Dear SaaStr: What are The Most Common Mistakes Founders Make When They Are Just Starting to Scale Revenue?

Let me list some of the ones I see most often going from say $1m to $10m in ARR:

  • Chasing the Shiny Penny. One of the biggest mistakes I see after $1m in trying to enter new market segments, new verticals, where you have zero traction. It’s one thing to invest in an area where only 5% of your business is today. But 0%? Leave the pipedreams for $100m in ARR.  Or at least, maybe $10m-$20m ARR.  Then, you’ll have enough folks and experience to put a small team on a new initiative / segment / market.
  • The “I Give Up” VP Hire. Hiring is >hard<. And at some point, you definitely have to compromise in some ways. But not on quality.  Hiring a VP you don’t really believe in, to get the hire done after X months … never works. They will spend all your money, fail, and derail your growth.
  • Micromanaging Your First (and Second) Management Team. I know you can do it all. But there’s a reason you hired managers. To manage. If you don’t let them do that … you’ll frustrate the heck out of the best ones. And stymie all of them.
  • Bad operational model / misunderstanding the burn rate. Often, you can sort of intuit the business model up to $1m or $2m or so in ARR. After that, it all starts to change. It’s a ton of reps, higher absolute marketing spend, more CSMs, etc. If you don’t model it properly (and often for the first time) — your burn can creep up on you, no matter how carefully you think you are managing expenses.

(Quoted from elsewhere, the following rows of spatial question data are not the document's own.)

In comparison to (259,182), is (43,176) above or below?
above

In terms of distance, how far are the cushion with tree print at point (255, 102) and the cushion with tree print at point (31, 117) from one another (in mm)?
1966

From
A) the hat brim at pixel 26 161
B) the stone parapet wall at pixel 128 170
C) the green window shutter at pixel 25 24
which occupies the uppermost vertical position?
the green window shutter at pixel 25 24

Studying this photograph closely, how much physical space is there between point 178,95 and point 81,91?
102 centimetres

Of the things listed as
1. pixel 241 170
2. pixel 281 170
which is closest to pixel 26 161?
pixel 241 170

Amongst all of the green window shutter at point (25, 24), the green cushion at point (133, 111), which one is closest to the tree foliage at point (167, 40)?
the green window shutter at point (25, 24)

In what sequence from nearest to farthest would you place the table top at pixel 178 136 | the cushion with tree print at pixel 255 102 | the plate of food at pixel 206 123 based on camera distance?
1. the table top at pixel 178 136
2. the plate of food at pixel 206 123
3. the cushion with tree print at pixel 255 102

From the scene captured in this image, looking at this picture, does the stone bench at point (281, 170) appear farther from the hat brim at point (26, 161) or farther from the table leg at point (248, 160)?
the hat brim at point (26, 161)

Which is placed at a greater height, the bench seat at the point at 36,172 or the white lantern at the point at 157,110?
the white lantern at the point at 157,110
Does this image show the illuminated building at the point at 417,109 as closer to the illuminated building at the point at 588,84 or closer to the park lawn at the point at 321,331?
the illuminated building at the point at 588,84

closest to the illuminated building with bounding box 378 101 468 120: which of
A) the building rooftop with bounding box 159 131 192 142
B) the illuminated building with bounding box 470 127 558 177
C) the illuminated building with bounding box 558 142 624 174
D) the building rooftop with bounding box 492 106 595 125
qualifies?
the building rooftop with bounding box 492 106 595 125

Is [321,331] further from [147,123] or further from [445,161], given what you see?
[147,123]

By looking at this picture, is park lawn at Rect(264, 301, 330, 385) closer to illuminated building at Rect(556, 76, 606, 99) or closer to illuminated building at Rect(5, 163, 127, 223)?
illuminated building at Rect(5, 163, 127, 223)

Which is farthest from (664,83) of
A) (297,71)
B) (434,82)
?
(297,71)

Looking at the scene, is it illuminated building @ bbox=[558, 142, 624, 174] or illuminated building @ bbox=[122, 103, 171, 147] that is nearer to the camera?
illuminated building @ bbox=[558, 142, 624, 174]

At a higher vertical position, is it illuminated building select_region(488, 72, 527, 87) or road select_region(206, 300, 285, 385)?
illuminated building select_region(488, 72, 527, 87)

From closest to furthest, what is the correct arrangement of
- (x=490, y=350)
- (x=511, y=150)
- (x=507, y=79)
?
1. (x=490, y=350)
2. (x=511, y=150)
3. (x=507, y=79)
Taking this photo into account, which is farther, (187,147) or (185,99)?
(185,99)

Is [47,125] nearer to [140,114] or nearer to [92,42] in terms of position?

  • Getting too comfortable with yourself because of your High Win Rates. As you scale, your win rate — the % of deals you close vs. the competition — should go down. Because as you start to develop a mini-brand, you should start being considered for deals you never would have even been part of the selection process before. If your win rates stay extremely high, that means your are doing a pretty terrible job of getting into more and new deals. More on that here: Beware of the Confidence of High Win Rates
  • Not being 100% laser focused on NPS and CSAT (and driving down churn). Your happy customers beget more happy customers in SaaS. Measure your NPS, and then have the whole company align on raising it every quarter. If you don’t … you’ll stall out somewhere around $5m, or $10m, or maybe even $20m ARR. But you’ll stall out if your customers don’t recommend you to others, and if they only reluctantly buy more from you. More on that here: I Was Wrong. NPS is A Great Core Metric.